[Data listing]
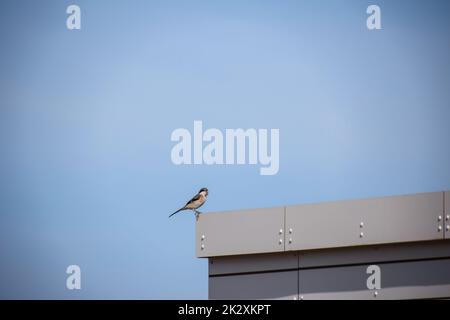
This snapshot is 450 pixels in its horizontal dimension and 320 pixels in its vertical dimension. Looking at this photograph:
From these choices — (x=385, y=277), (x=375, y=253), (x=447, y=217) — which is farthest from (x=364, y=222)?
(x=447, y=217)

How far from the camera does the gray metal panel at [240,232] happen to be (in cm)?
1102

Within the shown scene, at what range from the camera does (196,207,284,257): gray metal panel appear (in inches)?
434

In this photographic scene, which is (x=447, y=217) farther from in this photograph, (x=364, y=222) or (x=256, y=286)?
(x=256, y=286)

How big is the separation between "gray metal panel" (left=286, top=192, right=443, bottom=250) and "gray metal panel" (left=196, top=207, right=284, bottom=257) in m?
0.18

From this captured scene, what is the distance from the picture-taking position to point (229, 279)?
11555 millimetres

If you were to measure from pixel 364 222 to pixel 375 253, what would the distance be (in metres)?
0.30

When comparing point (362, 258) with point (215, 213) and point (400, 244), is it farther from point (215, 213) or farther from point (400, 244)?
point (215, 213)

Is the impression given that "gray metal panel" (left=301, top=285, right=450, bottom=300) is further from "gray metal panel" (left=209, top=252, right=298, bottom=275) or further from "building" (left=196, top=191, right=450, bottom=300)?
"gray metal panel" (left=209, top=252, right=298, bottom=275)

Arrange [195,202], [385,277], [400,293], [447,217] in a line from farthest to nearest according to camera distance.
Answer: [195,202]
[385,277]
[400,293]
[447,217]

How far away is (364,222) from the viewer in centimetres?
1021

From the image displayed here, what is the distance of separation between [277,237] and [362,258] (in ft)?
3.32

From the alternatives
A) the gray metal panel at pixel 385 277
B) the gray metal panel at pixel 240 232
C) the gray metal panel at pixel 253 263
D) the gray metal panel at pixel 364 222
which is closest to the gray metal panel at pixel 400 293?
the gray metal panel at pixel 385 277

→ TO BE DONE:
Extract every line of the rows above verbatim, and omit the pictures from your answer.

→ TASK SOLUTION:
This snapshot is 450 pixels in its horizontal dimension and 320 pixels in its vertical dimension. Looking at this photograph:
From these choices — (x=385, y=277), (x=375, y=253), (x=447, y=217) — which is farthest from (x=364, y=222)?
(x=447, y=217)

How far from the camera does the gray metal panel at [240,232] happen to be (in cm)?
1102

Within the shown scene, at what range from the camera does (196,207,284,257): gray metal panel appear (in inches)?
434

In this photographic scene, which is (x=447, y=217) farther from in this photograph, (x=364, y=222) or (x=256, y=286)?
(x=256, y=286)

How big is the separation between "gray metal panel" (left=286, top=192, right=443, bottom=250) and "gray metal panel" (left=196, top=207, right=284, bottom=257) in m?
0.18

From this captured scene, what is the distance from the picture-taking position to point (229, 279)?
11555 millimetres

If you were to measure from pixel 364 222 to pixel 375 253, what would the distance be (in metres)?
0.30

When comparing point (362, 258) with point (215, 213) and point (400, 244), is it farther from point (215, 213) or farther from point (400, 244)?
point (215, 213)

Is the impression given that "gray metal panel" (left=301, top=285, right=450, bottom=300) is further from "gray metal panel" (left=209, top=252, right=298, bottom=275) or further from "building" (left=196, top=191, right=450, bottom=300)?
"gray metal panel" (left=209, top=252, right=298, bottom=275)

Arrange [195,202], [385,277], [400,293], [447,217] in a line from farthest to nearest according to camera distance.
Answer: [195,202]
[385,277]
[400,293]
[447,217]

How far away is (364,222) from the viewer in centimetres?
1021

From the image displayed here, what is the distance of separation between [277,237] and [362,258] (in ft)?
3.32

From the alternatives
A) the gray metal panel at pixel 385 277
B) the gray metal panel at pixel 240 232
C) the gray metal panel at pixel 253 263
D) the gray metal panel at pixel 364 222
which is closest to the gray metal panel at pixel 400 293?
the gray metal panel at pixel 385 277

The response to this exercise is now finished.